California companies have been required to reconsider their use of independent contractors since the state’s Supreme Court outlined the new ABC test in Dynamex Operations West, Inc. v. Superior Court. Unlike the prior Borello test, which involved the balancing of numerous factors, the ABC test requires that a company establish all of the following: (A) the worker is free from the control and direction of the company; (B) the work is outside the company’s usual course of business; and (C) the worker is customarily engaged in an independent established business in the same line of work.

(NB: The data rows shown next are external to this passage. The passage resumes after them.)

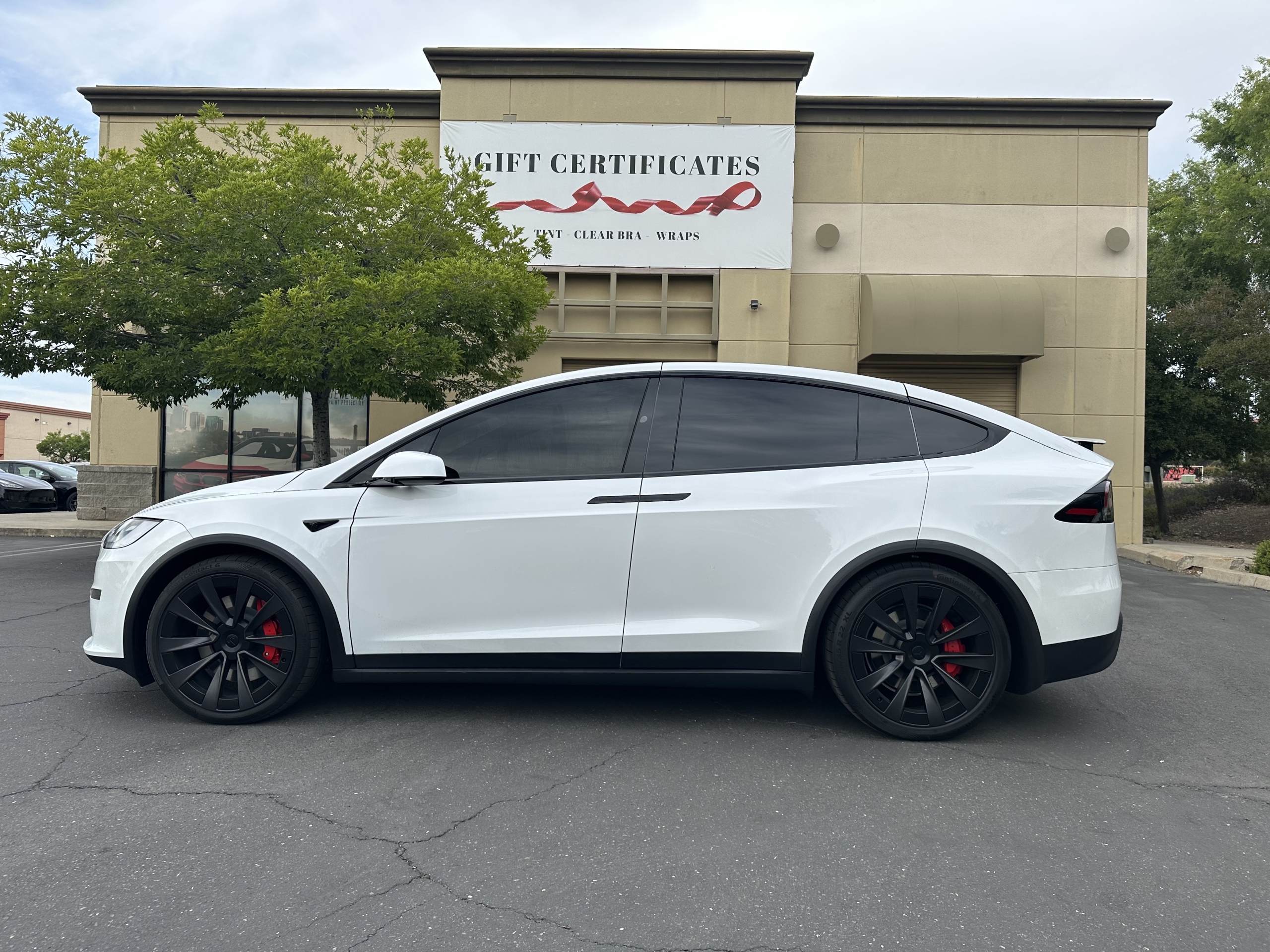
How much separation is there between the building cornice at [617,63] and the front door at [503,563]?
12.7 metres

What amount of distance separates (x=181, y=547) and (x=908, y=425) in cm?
337

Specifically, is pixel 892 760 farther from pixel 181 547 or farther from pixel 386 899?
pixel 181 547

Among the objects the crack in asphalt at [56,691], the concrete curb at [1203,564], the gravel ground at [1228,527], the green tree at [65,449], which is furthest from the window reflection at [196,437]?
the green tree at [65,449]

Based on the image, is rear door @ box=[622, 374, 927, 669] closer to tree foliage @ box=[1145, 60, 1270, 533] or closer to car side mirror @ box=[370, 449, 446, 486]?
car side mirror @ box=[370, 449, 446, 486]

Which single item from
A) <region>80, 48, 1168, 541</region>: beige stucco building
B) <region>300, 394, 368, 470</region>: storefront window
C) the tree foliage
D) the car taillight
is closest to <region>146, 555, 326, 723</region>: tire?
the car taillight

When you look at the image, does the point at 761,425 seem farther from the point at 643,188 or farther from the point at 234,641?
the point at 643,188

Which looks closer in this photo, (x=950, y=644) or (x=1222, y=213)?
(x=950, y=644)

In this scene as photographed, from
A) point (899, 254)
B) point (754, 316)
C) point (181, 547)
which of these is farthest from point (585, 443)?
point (899, 254)

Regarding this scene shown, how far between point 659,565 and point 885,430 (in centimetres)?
122

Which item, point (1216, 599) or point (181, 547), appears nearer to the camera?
point (181, 547)

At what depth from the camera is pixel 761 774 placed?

In the transportation industry, however, the ABC test may be preempted by the Federal Aviation Administration Authorization Act (the FAAAA). The FAAAA preempts all state laws that “relate to a price, route, or service of any motor carrier . . . with respect to the transportation of property.” The United States Supreme Court has held that preemption may occur “even if a state law’s effect on rates, routes, or services is only indirect” and applies “at least where state laws have a significant impact related to Congress’ deregulatory and pre-emption-related objectives.”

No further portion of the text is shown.